Bioinformatics with Python
Learn Python by decoding life: read DNA, transcribe and translate genes, align sequences, call mutations, and analyze whole genomes.
10 projects, 250 hands-on levels, run in your browser.
Syllabus
- DNA Basics: A DNA sequence is just a string over the alphabet A, C, G, T. Read it, count its bases, take its complement and reverse complement, measure GC content, and find the motifs that matter, the foundation of all sequence analysis.
- Transcription & Translation: The central dogma in code: transcribe DNA into messenger RNA, then translate RNA into protein using the genetic code. Read codons, look them up in the codon table, handle stop codons, and scan reading frames for open reading frames (ORFs).
- Sequence Composition & Motifs: Characterize a sequence statistically and find the patterns in it: nucleotide and dinucleotide frequencies, CpG sites, melting temperature, k-mer spectra, exact and approximate motif matching, and building a consensus from a set of related sequences.
- Pairwise Alignment: The most important algorithm in bioinformatics: aligning two sequences with dynamic programming. Build edit distance, then Needleman-Wunsch global alignment and Smith-Waterman local alignment with numpy matrices, traceback to recover the alignment, and measure percent identity.
- Mutations & Variants: Compare a reference sequence to a sample to find and interpret mutations: locate SNPs, classify substitutions as transitions or transversions and as silent, missense, or nonsense, handle insertions and deletions and the frameshifts they cause, and produce a variant report, the core of genetic-variant analysis.
- FASTA & FASTQ Parsing: Real sequence data arrives in FASTA and FASTQ files. Parse FASTA records (header + sequence, possibly multi-line), handle many records at once, parse FASTQ reads with their quality strings, decode Phred quality scores, and filter low-quality reads, the daily bread of working with sequencing data.
- Phylogenetics: Reconstruct evolutionary relationships from sequences. Measure pairwise distances (and correct them with Jukes-Cantor), build a distance matrix, cluster taxa with UPGMA by repeatedly merging the closest pair, and express the resulting tree in Newick format, the pipeline from sequences to a phylogenetic tree.
- Population Genetics: Study variation within and between populations. Compute allele and genotype frequencies, test for Hardy-Weinberg equilibrium, measure genetic diversity with heterozygosity, and quantify how differentiated two populations are with Fst, the quantitative core of evolutionary and conservation genetics.
- Genome Search & Assembly: Search and reconstruct genomes. Build a k-mer index for fast lookup, map short reads to a reference by seed-and-verify, compute overlaps between reads, and assemble overlapping reads into a contig, the algorithms behind genome search engines and sequence assemblers.
- Capstone: Characterize an Unknown Sample: The grand finale. An unknown DNA sample arrives in your lab. Using everything from the track, composition, gene finding, translation, motifs, and variant analysis against a reference, characterize it completely and assemble a full dossier: what it is, what it encodes, and how it differs from the known reference.
Key concepts
- Codon: A triplet of nucleotides that codes for one amino acid; reading a sequence in codons translates DNA to protein.
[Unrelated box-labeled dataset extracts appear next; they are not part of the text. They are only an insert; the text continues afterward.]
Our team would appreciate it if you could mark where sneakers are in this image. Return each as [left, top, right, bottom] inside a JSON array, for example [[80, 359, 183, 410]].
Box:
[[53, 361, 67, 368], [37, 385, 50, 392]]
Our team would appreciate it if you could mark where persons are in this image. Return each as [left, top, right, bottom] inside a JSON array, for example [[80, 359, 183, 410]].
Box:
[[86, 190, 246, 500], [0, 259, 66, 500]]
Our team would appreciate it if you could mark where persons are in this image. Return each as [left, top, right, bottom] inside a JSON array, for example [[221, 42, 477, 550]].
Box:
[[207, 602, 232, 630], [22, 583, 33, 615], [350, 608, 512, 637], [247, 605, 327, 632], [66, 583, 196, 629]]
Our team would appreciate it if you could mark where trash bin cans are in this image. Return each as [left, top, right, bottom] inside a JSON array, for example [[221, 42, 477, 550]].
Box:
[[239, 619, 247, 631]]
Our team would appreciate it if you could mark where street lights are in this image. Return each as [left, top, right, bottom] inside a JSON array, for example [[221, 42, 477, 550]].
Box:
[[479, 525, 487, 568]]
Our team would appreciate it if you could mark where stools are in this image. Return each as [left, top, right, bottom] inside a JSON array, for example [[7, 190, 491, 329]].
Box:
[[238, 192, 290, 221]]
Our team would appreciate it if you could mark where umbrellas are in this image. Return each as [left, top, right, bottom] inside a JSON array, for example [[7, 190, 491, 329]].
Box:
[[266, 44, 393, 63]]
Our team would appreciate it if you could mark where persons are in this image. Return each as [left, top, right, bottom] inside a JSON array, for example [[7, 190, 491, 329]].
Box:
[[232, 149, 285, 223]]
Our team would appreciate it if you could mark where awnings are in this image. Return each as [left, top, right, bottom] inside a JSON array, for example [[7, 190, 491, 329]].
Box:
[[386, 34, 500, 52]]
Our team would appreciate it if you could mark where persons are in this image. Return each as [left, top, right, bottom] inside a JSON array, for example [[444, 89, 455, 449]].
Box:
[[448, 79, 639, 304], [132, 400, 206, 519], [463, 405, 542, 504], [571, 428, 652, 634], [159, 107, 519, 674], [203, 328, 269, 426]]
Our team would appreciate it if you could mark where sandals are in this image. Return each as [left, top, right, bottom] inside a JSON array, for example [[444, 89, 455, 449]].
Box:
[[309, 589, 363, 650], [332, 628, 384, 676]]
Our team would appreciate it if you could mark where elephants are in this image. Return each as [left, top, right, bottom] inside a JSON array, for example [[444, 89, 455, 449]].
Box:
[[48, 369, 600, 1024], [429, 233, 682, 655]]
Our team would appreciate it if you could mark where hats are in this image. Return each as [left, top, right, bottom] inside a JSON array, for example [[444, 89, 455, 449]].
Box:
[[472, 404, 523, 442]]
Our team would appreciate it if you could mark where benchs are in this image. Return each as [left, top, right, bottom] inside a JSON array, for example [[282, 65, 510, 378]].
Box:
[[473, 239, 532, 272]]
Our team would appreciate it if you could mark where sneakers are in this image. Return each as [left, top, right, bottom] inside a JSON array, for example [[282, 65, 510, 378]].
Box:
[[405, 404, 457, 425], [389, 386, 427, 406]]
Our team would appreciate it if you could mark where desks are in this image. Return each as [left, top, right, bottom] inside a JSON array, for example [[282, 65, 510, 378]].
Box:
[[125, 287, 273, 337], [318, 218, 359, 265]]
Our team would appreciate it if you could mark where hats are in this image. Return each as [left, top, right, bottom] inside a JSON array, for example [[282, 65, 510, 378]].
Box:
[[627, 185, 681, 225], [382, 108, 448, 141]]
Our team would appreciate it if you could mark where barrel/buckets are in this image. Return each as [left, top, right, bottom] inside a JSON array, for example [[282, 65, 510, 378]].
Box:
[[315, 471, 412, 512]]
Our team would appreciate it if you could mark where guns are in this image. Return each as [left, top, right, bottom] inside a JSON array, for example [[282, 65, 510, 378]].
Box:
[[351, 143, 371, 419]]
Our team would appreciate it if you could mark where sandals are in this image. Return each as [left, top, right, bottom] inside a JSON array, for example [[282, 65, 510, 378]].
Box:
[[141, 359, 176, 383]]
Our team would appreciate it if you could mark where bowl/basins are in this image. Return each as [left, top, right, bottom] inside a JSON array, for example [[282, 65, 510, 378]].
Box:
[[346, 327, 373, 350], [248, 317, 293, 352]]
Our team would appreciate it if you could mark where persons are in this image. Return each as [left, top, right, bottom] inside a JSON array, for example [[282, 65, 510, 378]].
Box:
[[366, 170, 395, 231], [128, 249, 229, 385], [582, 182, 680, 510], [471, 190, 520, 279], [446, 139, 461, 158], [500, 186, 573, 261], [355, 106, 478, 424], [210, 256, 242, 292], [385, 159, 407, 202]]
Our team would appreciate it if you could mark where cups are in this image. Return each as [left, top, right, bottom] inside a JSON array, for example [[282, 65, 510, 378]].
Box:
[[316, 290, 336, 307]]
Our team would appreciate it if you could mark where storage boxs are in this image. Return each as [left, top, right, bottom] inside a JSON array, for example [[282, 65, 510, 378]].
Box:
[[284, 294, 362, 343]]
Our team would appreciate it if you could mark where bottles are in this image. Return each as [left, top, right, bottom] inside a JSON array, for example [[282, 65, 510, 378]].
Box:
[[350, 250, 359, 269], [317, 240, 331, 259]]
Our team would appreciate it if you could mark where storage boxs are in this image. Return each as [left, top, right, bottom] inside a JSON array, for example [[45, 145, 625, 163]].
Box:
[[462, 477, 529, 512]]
- Distance matrix: A symmetric table of pairwise distances between all sequences, the input to tree-building.
- GC content: The fraction of a sequence that is G or C, a basic descriptor correlating with stability and organism type.
- Hamming distance: The number of positions at which two equal-length sequences differ, the simplest measure of sequence dissimilarity.
- Motif: A short recurring sequence pattern with biological meaning (e.g., a binding site), found by scanning for matches.
- Nucleotide: A building block of DNA/RNA, represented by a letter: A, C, G, T (or U in RNA). A sequence is a string of these.
- Phylogenetic tree: A branching diagram of evolutionary relationships, built from a matrix of pairwise distances between sequences.
- Reading frame: Where you start grouping a sequence into codons; the three possible offsets give three frames (six with the reverse strand).
- Scoring matrix: A table of match/mismatch scores used to evaluate an alignment, rewarding biologically likely substitutions.
- Sequence alignment: Arranging two sequences to maximize matching positions (allowing gaps), revealing shared ancestry or function.
- UPGMA: A simple clustering method that builds a tree by repeatedly merging the two closest clusters and averaging distances.